Selected text:
Japanese For Busy People I

Review by Javantea
Sept 9, 2021

Japanese for Busy People I cover

Made for beginners, this 1995 book by AJALT is boring, formal, and slow. The fact that is uses hiragana and katakana instead of kanji is a major limitation. Compared to courses made since 2010, this is more historically valuable than the price of the book. I finished this textbook despite being far beyond its material level in a matter of months of podcasts because I wanted the easy stuff to be very solid in my head -- listen, read, and think. Because it has to start at such a low level, it might be good for people who have trouble with the alternatives. But to get a substantial handle on Japanese, one will need more than this book can teach. What does it teach?

  • Lesson 1: First sentences
  • Lesson 2: Address, telephone number
    Numbers from 0 to 9 999 999 999 999.
  • Lesson 3: Date and Time 時間 から と まで
  • Lesson 4: いくら と も と これ と それ と あれ
  • Lesson 5: Counting
  • Lesson 6: 行きます と 来ます と 帰ります and past tense
  • Lesson 7: mode of transport with で
  • Lesson 8: あります と います
  • Lesson 9: 所 と ありますね
  • Lesson 10: 日曜日に友達と歌舞伎をみます。 Verbs present, past, and negative
  • Lesson 11: Review
  • Lesson 12: ではまた後で電話をします。
  • Lesson 13: きれいなお菓子 い and な Adjectives
  • Lesson 14: Adjectives
  • Lesson 15: 上げます と 貰いました
  • Lesson 16: 一緒に行きませんか。行きましょう。

Available data:

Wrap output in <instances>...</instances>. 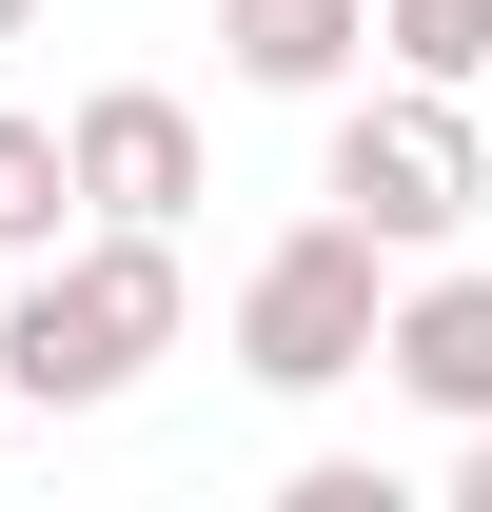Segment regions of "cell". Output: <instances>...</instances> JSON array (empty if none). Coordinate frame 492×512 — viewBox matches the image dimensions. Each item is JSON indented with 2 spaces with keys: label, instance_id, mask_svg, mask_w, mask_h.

Problems to work on:
[A] Please copy the textbook review word for word, starting with "Review by Javantea" and going on through "does it teach?".
[B] Write a continuation of the review of Japanese for Busy People I from the point where it stops.

Answers for this exercise:
[A]
Review by Javantea
Sept 9, 2021

Japanese for Busy People I cover

Made for beginners, this 1995 book by AJALT is boring, formal, and slow. The fact that is uses hiragana and katakana instead of kanji is a major limitation. Compared to courses made since 2010, this is more historically valuable than the price of the book. I finished this textbook despite being far beyond its material level in a matter of months of podcasts because I wanted the easy stuff to be very solid in my head -- listen, read, and think. Because it has to start at such a low level, it might be good for people who have trouble with the alternatives. But to get a substantial handle on Japanese, one will need more than this book can teach. What does it teach?

[B]
  • Lesson 17: Party
  • Lesson 18: 映画の切符が2枚有ります。
  • Lesson 19: て-form, た-form, conditional, and volitional
  • Lesson 20: ビールを20本持って来てください。
  • Lesson 21: 次の信号を右に曲がって、まっすぐ行ってください。
  • Lesson 22: バスに乗ります、バスを降ります、出ます、着きます
  • Lesson 23: このテレビを付けてもいいですか。
  • Lesson 24: 禁止 と 止めないでください
  • Lesson 25: 会議をしていますか。
  • Lesson 26: Review
  • Lesson 27: Where someone is, was and will be
  • Lesson 28: 日本の古い家具が好きです。買いたいです。
  • Lesson 29: しゃぶしゃぶがいいです。
  • Lesson 30: Review


  • A. Particles
  • B. Interrogatives
  • C. Sentence Patterns
  • D. Adjectives
  • E. Verb Conjugation
  • F. こ-そ-あ-ど
  • G. Country, Nationality, Language
  • H. Common Japanese Names
  • I. Counters
  • J. Extent, Frequency, Quantity
  • K. Time Expressions
  • L. Parts of the Face and Body
  • M. Kanji
  • Japanese-English Glossary
  • English-Japanese Glossary

The audio for the lessons is available for free on the book's website so download that if you want to learn a bit of Japanese for free -- without the book they are a bit more difficult for a beginner. Note that the version available (3rd edition) is not the version I read, the first edition.

There are a handful of typos in the first edition. I'm actually impressed that they didn't catch these in proofreading.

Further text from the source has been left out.